To collect training data, Harithas and the team would ask Patreon’s Trust & Safety experts to manually classify 100 images per day using the new labels. But asking their colleagues to go from the relatively simple task of labeling images with a 0 or 1 to a more robust classification system—everyday—was a big ask.

Harithas wanted to build a webapp to make the task as easy as possible for the Trust & Safety team.

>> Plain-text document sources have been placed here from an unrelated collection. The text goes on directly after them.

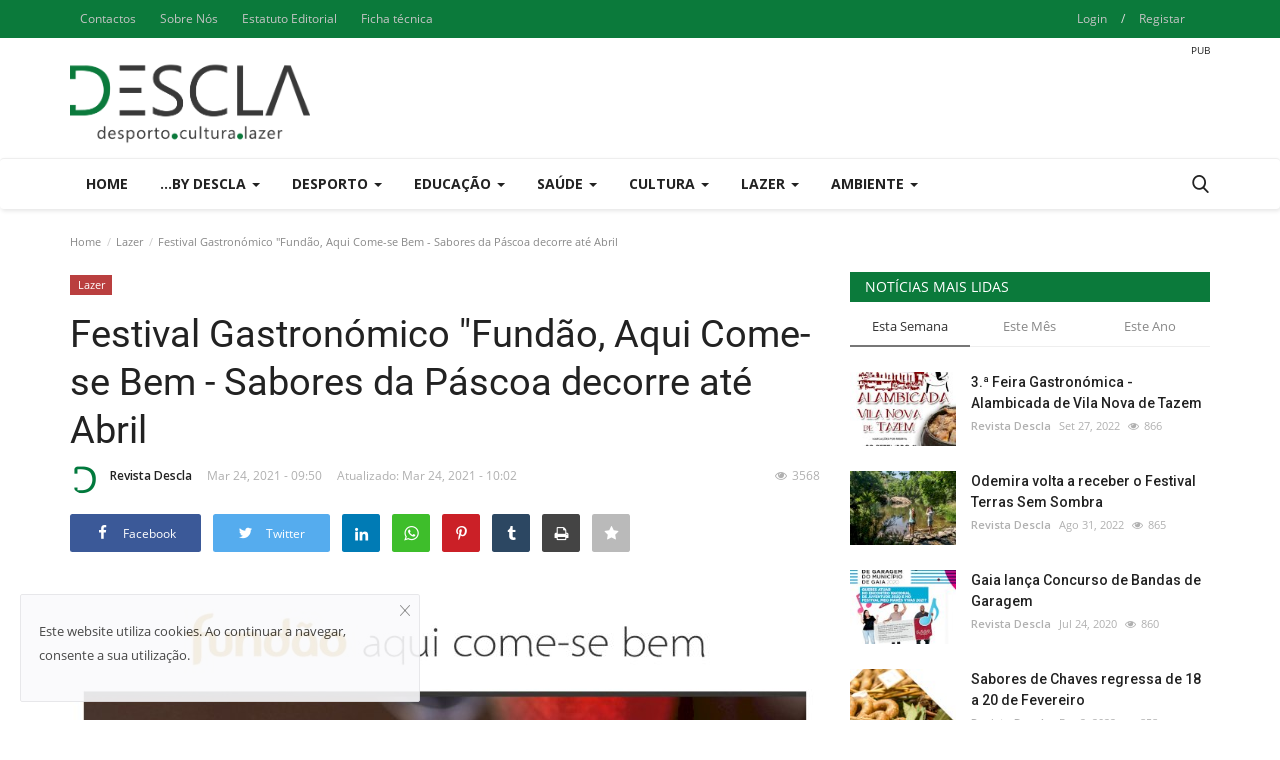

--- FILE ---
content_type: text/html; charset=utf-8
request_url: https://www.google.com/recaptcha/api2/aframe
body_size: 268
content:
<!DOCTYPE HTML><html><head><meta http-equiv="content-type" content="text/html; charset=UTF-8"></head><body><script nonce="REZzVFPQgBKh5hiqg6iDeg">/** Anti-fraud and anti-abuse applications only. See google.com/recaptcha */ try{var clients={'sodar':'https://pagead2.googlesyndication.com/pagead/sodar?'};window.addEventListener("message",function(a){try{if(a.source===window.parent){var b=JSON.parse(a.data);var c=clients[b['id']];if(c){var d=document.createElement('img');d.src=c+b['params']+'&rc='+(localStorage.getItem("rc::a")?sessionStorage.getItem("rc::b"):"");window.document.body.appendChild(d);sessionStorage.setItem("rc::e",parseInt(sessionStorage.getItem("rc::e")||0)+1);localStorage.setItem("rc::h",'1763174330995');}}}catch(b){}});window.parent.postMessage("_grecaptcha_ready", "*");}catch(b){}</script></body></html>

But “I don’t know how to write frontend, and we couldn’t get engineering resources,” said Harithas.

“All that together meant we were ready and willing to improve our image classification systems in service of all of our stakeholders, but we didn’t have the means to do it ourselves,” said Harithas.

The Solution

Searching for solutions, Harithas stumbled upon Baseten’s Data Labeling demo app. Instantly, he saw that all he would need to do is change the image source URL to have a working tool. Believing he had found the answer, Harithas introduced Andre Bach, Staff Data Scientist at Patreon, to Baseten.

Using Baseten’s Views, Bach quickly implemented the new five-point scale and selection areas on his own. Within days, he and Harithas shipped their live, custom image labeling webapp to the Trust & Safety team.

Each day, Trust & Safety experts use the webapp to classify a random sampling of 100 images. Those labels are stored in Baseten’s Postgres database, which then feeds into Patreon’s Databricks pipelines to train the model on a 24-hour schedule.

avatar

“I’ve encountered web apps but not in a hardcore way, and I write Python but in an offline way...So the ecosystem Baseten has built, which combines the ability to write Python objects to connect my database to draggable UI components without worrying about JavaScript, hits the sweet spot for me as a generalist Data Scientist.”

— Andre Bach, Staff Data Scientist at Patreon

The Result

Today, the team has labeled more than 10,000 images with Baseten. And it takes the Trust & Safety team less than 10 seconds per image to classify.

“Without Baseten, I would’ve asked the Trust & Safety team to fill out a Google Sheet,” said Bach. “Not only is that unsustainable, but it would’ve increased frustration with the process. I’d have the Director of the Trust & Safety team asking me if we really needed to do this.”

With their nudity image classification in a good place, Bach and Harithas are exploring additional themes, as well as other content types, like animated images, audio, and video.

“Baseten gets the process of tool-building out of the way, so we can focus on our key skills: modeling, measurement, and problem solving,” said Harithas.